QUESTIONS SUR L'EXTRAIT:
- a) Résumez en deux phrases le texte sur le rugby.
- b) Prolongez le texte sur le rugby à partir de sa dernière phrase.

TEXTE À LIRE:
|---|
J’ai eu la chance de côtoyer mes idoles de jeunesse comme Benetton contre qui j’ai d’ailleurs pu jouer ou Richard Pool-Jones qui a été mon coéquipier lors de mes débuts au Biarritz Olympique. J’ai une pensée pour Jean-Pierre Rives, Jean-Claude Skrela, Michel Celaya, Abdelatif Benazzi et tant d’autres. J’admire ce qu’a pu faire mon ainé Pascal Ondarts (ancien pilier du BO) qui avait créé une académie pour les 1ère lignes afin de transmettre ses enseignements aux jeunes générations. Il est essentiel de rassembler les grands noms du rugby afin d’avoir un discours cohérent pour les joueurs de rugby en herbe.
Actuellement dans le Top 14, Thierry Dusautoir manque beaucoup, mais il y a des joueurs comme Kevin Gourdon (Stade Rochelais), Wenceslas Lauret (Racing Metro) ou Jean Monribot (RC Toulon) qui se démarque notamment dans les plaquages & grattages. Je trouve que la troisième ligne française de l’équipe féminine a été incroyable à la Coupe du Monde avec Ménager, Mayans, Annery, Andre. Je crois que je n’ai jamais vu une 3ème ligne aussi complémentaire en Équipe de France. Ménager a d’ailleurs été pour moi la joueuse du tournoi. Il faut vraiment féliciter toute cette équipe, car ces filles ont fait une très belle coupe du monde et leur progression est impressionnante.
|---|
Entrées de données enregistrées

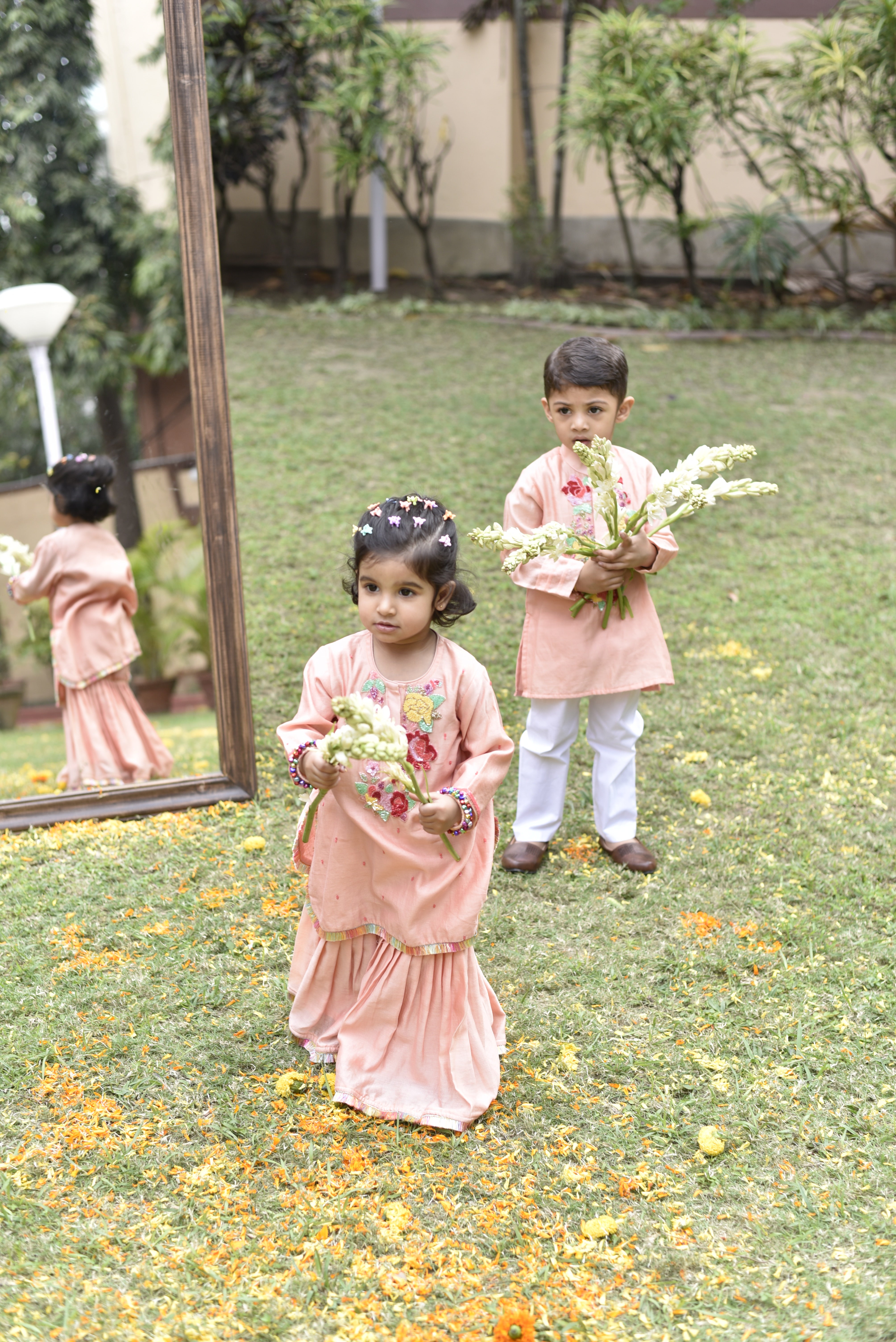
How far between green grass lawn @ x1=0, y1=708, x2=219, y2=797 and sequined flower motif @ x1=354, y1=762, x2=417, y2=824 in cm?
176

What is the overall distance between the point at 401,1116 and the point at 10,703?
2275 millimetres

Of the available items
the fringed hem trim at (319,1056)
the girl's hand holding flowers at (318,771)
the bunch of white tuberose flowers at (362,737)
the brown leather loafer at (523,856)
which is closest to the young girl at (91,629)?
the brown leather loafer at (523,856)

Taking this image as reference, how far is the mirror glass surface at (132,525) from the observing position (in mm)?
4207

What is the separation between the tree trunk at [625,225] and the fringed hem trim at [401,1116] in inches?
322

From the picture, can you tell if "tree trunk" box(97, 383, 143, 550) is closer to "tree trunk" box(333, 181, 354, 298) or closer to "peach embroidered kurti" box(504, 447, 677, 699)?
"peach embroidered kurti" box(504, 447, 677, 699)

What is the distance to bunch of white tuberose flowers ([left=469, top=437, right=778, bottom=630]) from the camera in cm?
308

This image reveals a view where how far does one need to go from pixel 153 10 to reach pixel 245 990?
10.1ft

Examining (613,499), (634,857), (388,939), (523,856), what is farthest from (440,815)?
(634,857)

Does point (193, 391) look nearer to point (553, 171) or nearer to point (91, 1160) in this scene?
point (91, 1160)

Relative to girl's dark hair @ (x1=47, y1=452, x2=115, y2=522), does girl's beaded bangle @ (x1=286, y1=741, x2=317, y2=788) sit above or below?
below

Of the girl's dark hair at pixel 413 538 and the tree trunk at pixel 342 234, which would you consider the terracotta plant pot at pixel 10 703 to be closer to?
the girl's dark hair at pixel 413 538

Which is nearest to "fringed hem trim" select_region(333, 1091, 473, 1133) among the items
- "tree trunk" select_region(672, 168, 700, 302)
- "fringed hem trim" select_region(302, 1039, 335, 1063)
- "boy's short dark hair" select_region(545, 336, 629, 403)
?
"fringed hem trim" select_region(302, 1039, 335, 1063)

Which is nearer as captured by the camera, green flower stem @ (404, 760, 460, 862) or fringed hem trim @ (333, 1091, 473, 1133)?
green flower stem @ (404, 760, 460, 862)

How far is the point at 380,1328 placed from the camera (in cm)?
|---|
RÉPONSES PAR NUMÉRO:
- a) Le texte évoque des idoles de jeunesse côtoyées, comme Benetton et Richard Pool-Jones, salue l'académie pour les premières lignes créée par Pascal Ondarts et juge essentiel de rassembler les grands noms du rugby pour tenir un discours cohérent aux jeunes joueurs. Il note que Thierry Dusautoir manque beaucoup au Top 14, même si Kevin Gourdon, Wenceslas Lauret ou Jean Monribot se démarquent, et qualifie d'incroyable la troisième ligne de l'équipe de France féminine à la Coupe du Monde, dont Ménager a été à ses yeux la joueuse du tournoi.

- b)
Pour finir, j’aimerais donner quelques conseils aux jeunes afin qu’ils s’améliorent au sujet des plaquages. D’abord, il faut venir à Londres afin de participer à mes stages 😉
Et de manière générale il faut faire ses devoirs : relire cet article, recueillir les informations auprès des anciens joueurs et des éducateurs, analyser les vidéos et mettre en place un programme de travail pour que cette technique devienne seconde nature.
Ajouter un exercice sur la gestion des émotions afin d’éviter d’être frustré ou découragé en plein match est important. Paris ne s’est pas fait en un jour, c’est un travail de longue haleine et il faut être patient et se donner les moyens de ses ambitions.